Inversão de papeis

12/11/2013


Quando nada mais importa, descobrimos o valor que demos a cada coisa, o sentido exato daquela caixa de música ou daquela lembrança mais remota da infância, que estranhamente voltaram para assombrar a minha mente.
   Encarando as estrelas e planetas que brilhavam no teto do quarto escuro, percebi o quanto minha vida havia mudado. Mudado tão rápido, tão depressa como aparecia constantemente em minha coleção de filmes de ação e ficção científica em que dez anos passavam em um piscar de olhos ou talvez com uma rápida e vaga representação da vida do protagonista.  
   Tamborilei meus dedos no chão frio de madeira sentido com um leve roçar da poeira que repousava no assoalho, lembrando de quantas vezes eu repeti aquela ação quando era menor, quando o quarto, antigamente, era mobiliado e meu corpo estava deitado na cama ao lado do de minha mãe.
Ela sorria olhando para nosso universo enquanto segurava a minha mão e contávamos pela milésima vez quantas estrelas e planetas estavam grudadas á cima de nós. Só que dessa vez não havia mobília, cama e nem mãe. Lembro dela saindo sorrateiramente do quarto, após meu beijos na testa e falando carinhosamente “Bons sonhos princesa, tentarei não fazer barulho.” Suspirei profundamente ao me lembrar que nunca mais haveria uma mãe. 
   Esticando o meu braço e pegando minha câmera fotográfica, mirando e tirando uma foto do teto brilhante. Observei a foto tirada na tela e deixei minha mente voar mais alto do que havia voado antes.
Mergulhei inconscientemente naquela fotografia, de dezenas de estrelas florescentes, entrando em um universo paralelo o qual eu poderia fazer o que eu quisesse, poderia criar diversos cenários perfeitos naquele quarto e até mesmo uma nova vida para mim.

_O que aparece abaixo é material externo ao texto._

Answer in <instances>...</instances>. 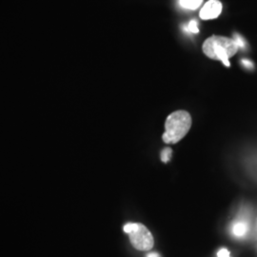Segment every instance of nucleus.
<instances>
[{"label": "nucleus", "mask_w": 257, "mask_h": 257, "mask_svg": "<svg viewBox=\"0 0 257 257\" xmlns=\"http://www.w3.org/2000/svg\"><path fill=\"white\" fill-rule=\"evenodd\" d=\"M188 29H189L190 32H192L193 34H197V33L199 32L198 27H197V21H195V20L191 21V23H190L189 26H188Z\"/></svg>", "instance_id": "1a4fd4ad"}, {"label": "nucleus", "mask_w": 257, "mask_h": 257, "mask_svg": "<svg viewBox=\"0 0 257 257\" xmlns=\"http://www.w3.org/2000/svg\"><path fill=\"white\" fill-rule=\"evenodd\" d=\"M234 38H232L234 41H235V43L237 44V46L242 47V48H245L246 47V42H245V40H244V38L242 37H240L239 35L237 34H234Z\"/></svg>", "instance_id": "6e6552de"}, {"label": "nucleus", "mask_w": 257, "mask_h": 257, "mask_svg": "<svg viewBox=\"0 0 257 257\" xmlns=\"http://www.w3.org/2000/svg\"><path fill=\"white\" fill-rule=\"evenodd\" d=\"M222 3L219 0H209L200 11L199 17L203 20L217 19L222 12Z\"/></svg>", "instance_id": "20e7f679"}, {"label": "nucleus", "mask_w": 257, "mask_h": 257, "mask_svg": "<svg viewBox=\"0 0 257 257\" xmlns=\"http://www.w3.org/2000/svg\"><path fill=\"white\" fill-rule=\"evenodd\" d=\"M179 3L185 9L196 10L201 6L203 0H179Z\"/></svg>", "instance_id": "39448f33"}, {"label": "nucleus", "mask_w": 257, "mask_h": 257, "mask_svg": "<svg viewBox=\"0 0 257 257\" xmlns=\"http://www.w3.org/2000/svg\"><path fill=\"white\" fill-rule=\"evenodd\" d=\"M218 257H230V251L227 248H221L217 253Z\"/></svg>", "instance_id": "9d476101"}, {"label": "nucleus", "mask_w": 257, "mask_h": 257, "mask_svg": "<svg viewBox=\"0 0 257 257\" xmlns=\"http://www.w3.org/2000/svg\"><path fill=\"white\" fill-rule=\"evenodd\" d=\"M146 257H160V255L157 252H152V253H149Z\"/></svg>", "instance_id": "f8f14e48"}, {"label": "nucleus", "mask_w": 257, "mask_h": 257, "mask_svg": "<svg viewBox=\"0 0 257 257\" xmlns=\"http://www.w3.org/2000/svg\"><path fill=\"white\" fill-rule=\"evenodd\" d=\"M124 231L128 234L133 247L141 251H149L155 245V239L147 227L141 223H128Z\"/></svg>", "instance_id": "7ed1b4c3"}, {"label": "nucleus", "mask_w": 257, "mask_h": 257, "mask_svg": "<svg viewBox=\"0 0 257 257\" xmlns=\"http://www.w3.org/2000/svg\"><path fill=\"white\" fill-rule=\"evenodd\" d=\"M242 63H243V65H244L246 68H248V69L253 68V64H252L250 61L246 60V59H243V60H242Z\"/></svg>", "instance_id": "9b49d317"}, {"label": "nucleus", "mask_w": 257, "mask_h": 257, "mask_svg": "<svg viewBox=\"0 0 257 257\" xmlns=\"http://www.w3.org/2000/svg\"><path fill=\"white\" fill-rule=\"evenodd\" d=\"M232 231L235 236H238V237L244 236L248 231V225L244 222H238L233 226Z\"/></svg>", "instance_id": "423d86ee"}, {"label": "nucleus", "mask_w": 257, "mask_h": 257, "mask_svg": "<svg viewBox=\"0 0 257 257\" xmlns=\"http://www.w3.org/2000/svg\"><path fill=\"white\" fill-rule=\"evenodd\" d=\"M192 116L186 110L172 112L165 121V133L162 140L166 144H176L182 140L192 127Z\"/></svg>", "instance_id": "f03ea898"}, {"label": "nucleus", "mask_w": 257, "mask_h": 257, "mask_svg": "<svg viewBox=\"0 0 257 257\" xmlns=\"http://www.w3.org/2000/svg\"><path fill=\"white\" fill-rule=\"evenodd\" d=\"M238 46L230 37L211 36L203 43V53L213 60H220L226 67H230V57L238 51Z\"/></svg>", "instance_id": "f257e3e1"}, {"label": "nucleus", "mask_w": 257, "mask_h": 257, "mask_svg": "<svg viewBox=\"0 0 257 257\" xmlns=\"http://www.w3.org/2000/svg\"><path fill=\"white\" fill-rule=\"evenodd\" d=\"M172 154H173V151H172L171 148H165V149L161 152V160H162V162L167 163V162L171 159Z\"/></svg>", "instance_id": "0eeeda50"}]
</instances>
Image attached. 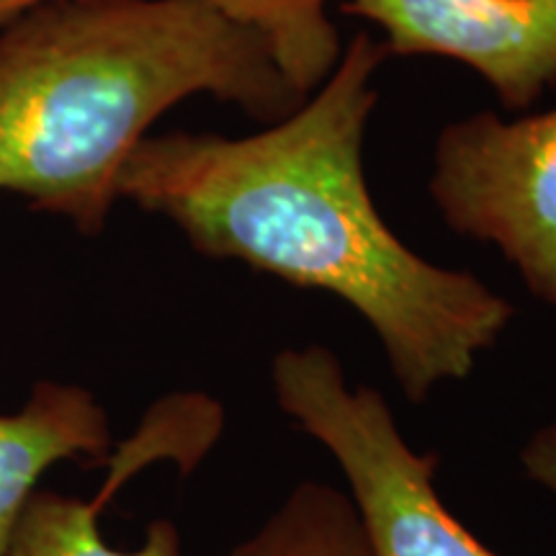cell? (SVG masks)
<instances>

  Porém a minha imaginação fértil não me deixara animada. Nem mesmo chegou a causar algum sentimento de euforia específico.Ela  apenas criou um descontentamento e até mesmo um certo vazio. A minha criação era utópica, falsa. O vazio dela era que eu sentia em relação a ela era a concretização. Ela era a criação perfeita, a recriação individual e egoísta da sociedade socialista criada por Marx. Era linda, perfeita, pacífica e gloriosa, porém inatingível. Meu descontentamento discorria disso, eu nunca seria capaz de reviver quem eu amava. 
  Deixei meus olhos transbordarem e permiti as lágrimas salgadas de descerem um caminho desconhecido pela minha face. Elas não eram de dor, nem de mágoa ou angústia, elas eram advindas de uma palavra única do português. Saudade.
   Me contorci, os espasmos de um choro fervoroso tomando conta de mim. Os soluços tão altos que ecoavam pelo quarto. Mas meu choro era como uma tempestade em alto mar. Repentina, feroz e rápida. 
  Então, poucos instantes de ter começado havia chegado ao fim. Inspirei profundamente tentando acalmar a respiração acelerada. Balancei a cabeça sacudindo para fora do meu corpo a letargia. 
 Levantei o corpo e fiquei em pé lentamente. Olhei ao meu redor tirando a última imagem mental daquele lugar e me pus a retirar quebrando a inércia prolongada.
Com a mão na maçaneta não evitei de murmurar em voz baixa.
-Boa noite, mamãe, prometo não fazer barulho.